Nearly 150 Items Still At $5 From Mike Lindell’s Auction Of MyPillow Equipment


Mike Lindell, who is behind the prominent bedding brand MyPillow, has recently been conducting an extensive auction of various items from his company, and as of Sunday afternoon in Eastern time, there were still nearly 150 items that were listed with only $5 bids.

At that juncture, the auction remained set to run for at least a couple more days. The actual items that Lindell and MyPillow are selling are extremely wide-ranging, from art pieces to collections of office contents and industrial equipment. Several trucks and vans were also listed. The items lingering with $5 bids as of Tuesday afternoon included conveyor belts and pillow rollers, the latter of which are a line of industrial gear. Chairs and conference/office tables were also among the auction offerings that had yet to attract offers beyond a mere $5 a lot. There were also multiple listings offering lots identified as “contents of office” that, per images, included chairs and tables.

Multiple such listings remained in the $5 category on Sunday. Previously, a local news outlet in the Minneapolis area called WCCO helped circulate an explanation from Lindell crediting some of the sales to an ongoing transition into increased selling directly to consumers.
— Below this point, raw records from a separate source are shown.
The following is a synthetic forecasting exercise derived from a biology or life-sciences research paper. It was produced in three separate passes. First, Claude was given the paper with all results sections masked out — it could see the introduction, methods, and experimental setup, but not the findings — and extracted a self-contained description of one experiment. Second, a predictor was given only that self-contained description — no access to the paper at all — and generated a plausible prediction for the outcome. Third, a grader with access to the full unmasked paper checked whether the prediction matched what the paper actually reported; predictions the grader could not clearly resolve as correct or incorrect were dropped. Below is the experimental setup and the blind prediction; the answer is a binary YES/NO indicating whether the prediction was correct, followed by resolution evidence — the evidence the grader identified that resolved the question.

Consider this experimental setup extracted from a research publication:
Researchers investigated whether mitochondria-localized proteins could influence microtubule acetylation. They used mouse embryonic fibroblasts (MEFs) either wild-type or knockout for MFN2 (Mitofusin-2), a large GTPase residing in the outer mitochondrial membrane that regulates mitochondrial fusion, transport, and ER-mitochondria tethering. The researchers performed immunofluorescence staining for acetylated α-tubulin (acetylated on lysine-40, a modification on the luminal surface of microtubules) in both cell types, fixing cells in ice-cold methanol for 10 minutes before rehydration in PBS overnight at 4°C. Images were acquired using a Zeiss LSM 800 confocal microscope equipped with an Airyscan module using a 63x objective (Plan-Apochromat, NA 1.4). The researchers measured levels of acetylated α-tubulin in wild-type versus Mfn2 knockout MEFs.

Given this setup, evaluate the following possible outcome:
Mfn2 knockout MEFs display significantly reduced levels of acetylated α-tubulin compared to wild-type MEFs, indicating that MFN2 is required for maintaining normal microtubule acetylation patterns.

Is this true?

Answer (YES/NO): YES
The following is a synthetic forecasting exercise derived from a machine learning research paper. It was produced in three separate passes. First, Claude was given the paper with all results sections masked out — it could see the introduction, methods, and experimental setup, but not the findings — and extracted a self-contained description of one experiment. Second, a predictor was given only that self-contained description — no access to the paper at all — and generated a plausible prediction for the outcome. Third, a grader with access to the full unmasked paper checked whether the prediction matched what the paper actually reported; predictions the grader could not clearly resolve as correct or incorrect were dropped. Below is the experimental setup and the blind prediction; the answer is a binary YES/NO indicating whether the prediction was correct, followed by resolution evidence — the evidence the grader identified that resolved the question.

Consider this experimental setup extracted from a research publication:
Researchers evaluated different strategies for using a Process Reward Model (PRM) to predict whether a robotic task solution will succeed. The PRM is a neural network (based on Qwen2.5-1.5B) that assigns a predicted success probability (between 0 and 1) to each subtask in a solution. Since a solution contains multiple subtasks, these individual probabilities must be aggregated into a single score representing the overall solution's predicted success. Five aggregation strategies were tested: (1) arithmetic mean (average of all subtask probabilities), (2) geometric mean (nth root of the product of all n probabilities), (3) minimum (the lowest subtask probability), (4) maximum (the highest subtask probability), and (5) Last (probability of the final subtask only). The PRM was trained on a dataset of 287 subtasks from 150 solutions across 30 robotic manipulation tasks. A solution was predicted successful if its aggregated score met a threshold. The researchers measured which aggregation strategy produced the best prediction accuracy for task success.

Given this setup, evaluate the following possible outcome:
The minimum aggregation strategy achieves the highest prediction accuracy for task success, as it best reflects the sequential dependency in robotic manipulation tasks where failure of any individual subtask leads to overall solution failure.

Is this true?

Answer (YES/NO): NO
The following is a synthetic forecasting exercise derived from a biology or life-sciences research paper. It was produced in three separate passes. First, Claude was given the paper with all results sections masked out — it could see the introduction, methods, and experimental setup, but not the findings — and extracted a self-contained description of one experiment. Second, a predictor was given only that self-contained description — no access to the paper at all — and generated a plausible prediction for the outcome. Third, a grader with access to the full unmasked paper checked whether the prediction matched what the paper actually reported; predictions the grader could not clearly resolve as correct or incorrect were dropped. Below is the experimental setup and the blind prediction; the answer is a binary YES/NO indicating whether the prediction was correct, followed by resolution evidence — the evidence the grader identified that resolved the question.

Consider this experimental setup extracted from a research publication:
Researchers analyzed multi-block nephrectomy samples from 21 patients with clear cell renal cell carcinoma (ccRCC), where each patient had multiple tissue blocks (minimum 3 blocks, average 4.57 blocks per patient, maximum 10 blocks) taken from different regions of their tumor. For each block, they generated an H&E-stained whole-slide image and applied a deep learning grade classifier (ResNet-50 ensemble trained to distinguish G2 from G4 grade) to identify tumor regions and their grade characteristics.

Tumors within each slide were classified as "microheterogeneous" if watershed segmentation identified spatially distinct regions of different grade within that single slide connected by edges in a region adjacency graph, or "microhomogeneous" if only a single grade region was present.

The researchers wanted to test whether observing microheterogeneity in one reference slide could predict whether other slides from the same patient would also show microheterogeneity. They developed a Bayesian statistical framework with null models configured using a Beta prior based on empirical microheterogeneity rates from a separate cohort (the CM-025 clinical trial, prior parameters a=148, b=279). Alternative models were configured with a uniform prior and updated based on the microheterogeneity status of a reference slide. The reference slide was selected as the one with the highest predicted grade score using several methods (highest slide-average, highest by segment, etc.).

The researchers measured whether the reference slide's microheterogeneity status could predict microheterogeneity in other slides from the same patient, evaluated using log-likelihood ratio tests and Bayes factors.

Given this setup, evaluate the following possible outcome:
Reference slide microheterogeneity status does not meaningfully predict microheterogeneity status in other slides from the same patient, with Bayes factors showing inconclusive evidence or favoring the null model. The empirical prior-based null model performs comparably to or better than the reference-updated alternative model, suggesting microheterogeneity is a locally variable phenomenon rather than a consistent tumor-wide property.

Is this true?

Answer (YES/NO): NO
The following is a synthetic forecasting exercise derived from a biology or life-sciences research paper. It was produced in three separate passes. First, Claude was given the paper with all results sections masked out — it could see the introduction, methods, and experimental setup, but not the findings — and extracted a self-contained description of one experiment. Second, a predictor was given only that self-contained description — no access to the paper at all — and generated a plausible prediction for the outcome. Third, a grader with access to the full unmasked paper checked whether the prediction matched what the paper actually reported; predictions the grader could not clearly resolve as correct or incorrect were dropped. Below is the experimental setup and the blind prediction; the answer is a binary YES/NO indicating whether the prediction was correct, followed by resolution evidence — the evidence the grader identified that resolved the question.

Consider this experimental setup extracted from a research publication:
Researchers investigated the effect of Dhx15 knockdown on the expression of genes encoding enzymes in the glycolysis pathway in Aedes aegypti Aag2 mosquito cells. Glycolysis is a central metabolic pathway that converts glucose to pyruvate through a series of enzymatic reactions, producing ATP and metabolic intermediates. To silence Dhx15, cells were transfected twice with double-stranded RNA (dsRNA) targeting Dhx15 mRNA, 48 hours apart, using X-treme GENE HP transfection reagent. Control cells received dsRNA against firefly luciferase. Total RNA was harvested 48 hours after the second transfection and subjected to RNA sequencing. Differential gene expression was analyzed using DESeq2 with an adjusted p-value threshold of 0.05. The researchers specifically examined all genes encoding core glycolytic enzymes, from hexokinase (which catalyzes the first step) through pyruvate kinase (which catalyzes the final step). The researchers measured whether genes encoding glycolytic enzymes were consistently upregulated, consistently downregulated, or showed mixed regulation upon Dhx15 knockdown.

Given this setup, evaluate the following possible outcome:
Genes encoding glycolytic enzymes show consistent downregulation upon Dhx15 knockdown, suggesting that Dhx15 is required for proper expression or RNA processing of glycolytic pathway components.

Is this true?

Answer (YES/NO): YES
Still, many observers have used the opportunity of this clearly wide-reaching auction to question the long-term business viability of MyPillow, which has suffered from negative public image impacts amid Lindell’s prominent and public commitment to conspiracy theories about the last presidential election. And the hits don’t even end there, considering a Lindell business entity was directed amid arbitration to produce $5 million for a third-party expert who responded to a challenge to prove the falsity of certain fraud-related claims in exchange for cash.

Lindell and his main company have been named in defamation challenges brought in court by the election technology firms Smartmatic and Dominion Voting Systems, both of which somehow became prominent fixtures in pro-Trump conspiracy theories about the 2020 race. Though Dominion settled with Fox News, which was another target, their case against Lindell remained active.